In my most recent blog, I discussed 10 practices that will optimize your job security. Today, I want to elaborate on the first practice; Ask questions and be an active listener. Are you asking the right questions on the job? The biggest challenge I see for people who are looking for a new job is that they cannot identify the value of what they have been doing in their career. A vast majority of professionals view their job in terms of the process or tasks they do on a regular basis. The problem is that this just reinforces the fact that you are a commodity in the eyes of the employer. What you have to keep in mind is that in order for you earn a salary, you need to:

  1. Help the company generate more revenue than the cost of employing you
  2. Help the company save more costs than the cost of employing you
  3. Help the company mitigate more risks than the cost of employing you

If you do this, there should NEVER be a reason for your position to be eliminated in a cost reducing restructuring. Unfortunately most people when asked to identify and quantify their accomplishments, they just say that they do not have that information. If you are an IT manager, and you develop and implement a system for the company, what are the results of your work, and what is the return on the company’s investment? Just because you have done a project or task, does that mean you have done it successfully? How do you then define the success? In order to really understand this you need to ask questions about the purpose of the task, process or project you are working on.

In our career, we need to be extremely proactive in asking questions.

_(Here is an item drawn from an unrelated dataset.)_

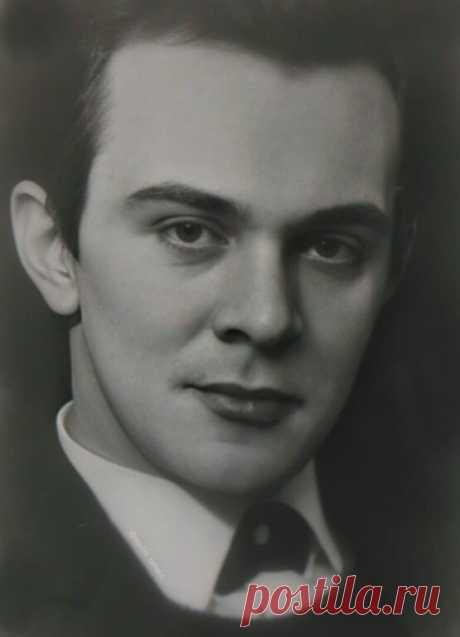 """В этот день 1963 года Москва открыла для себя Певца!  26 марта 1963 года в телевизионном эфире со сцены Кремлевского Дворца пел 20-летний Муслим Магомаев, мгновенно ставший известным всему СССР. """" Я спел """"Бухенвальдский набат"""", а затем каватину Фигаро. После каватины, исполненной на итальянском языке, слушатели начали скандировать и кричать """"браво""""....""""  Из книги Муслима Магомаева """"Любовь моя - мелодия"""": """"... Переломной датой в моей биографии стало 26 марта 1963 года. В Мо..."""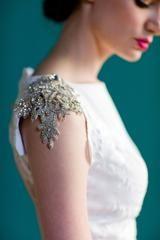 Carol Hannah 'Pemberley' size 12 sample wedding dress view of shoulder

These questions can include some of the following:

  1. What is the purpose of what I am doing?
  2. How does it fit into the achievement of the company mission?
  3. How does it impact the performance of others?
  4. What are the measurable metrics before you start?
  5. What are the measurable metrics after you finish?
  6. What is the cost of your project, task or process?

You should be talking not only to your supervisor, but talk to the stake holders in the project or tasks you are working on. Make sure you understand the objective and what they are looking to achieve from your work. Understand how it will impact their job. Talk to team members in other departments, and learn how your work impacts them? By taking these steps, not only will you better understand the value you deliver, but people you work with will also understand the value you bring.

One of the biggest concerns of people have today is job security. While it is the new normal that job security doesn’t exist, the good news is we can significantly improve our career security. Too many professionals let their career happen to them. They put their nose to the grindstone and assume their work will be noticed, appreciated and rewarded. Unfortunately, this is not the case. Unless you strategically and purposefully take action, your work is taken for granted, and when the powers that be decide they need to reduce costs, you are restructured out of a position.

It is extremely important to understand that the key to your next promotion or your next job opportunity is not the skill and experience you have (although this is important), nor who you know, but who knows you and what is their perception of your professional capabilities and subject matter expertise. Most people go through their career with only a very small handful of people that have an idea of their value and subject matter expertise. So how can you build and spread your reputation?

    1. Understand the purpose of your tasks and projects.
    2. Understand how your role impacts the success of the company and others in the company.
    3. Understand how other’s roles impact your success.
  1. Master your role.
  2. Track results of projects and tasks.
  3. Communicate.
  4. Look what you can do outside and above your job description.
  5. Take on board or committee positions in professional associations.
  6. Network both inside and outside the company.
  7. Continuously improve skills, knowledge and certification.
  8. Mentoring.
  9. Succession Planning.

I will be writing on each of these over the next while and would love to have your feedback on your thoughts of how these and others impact your career management.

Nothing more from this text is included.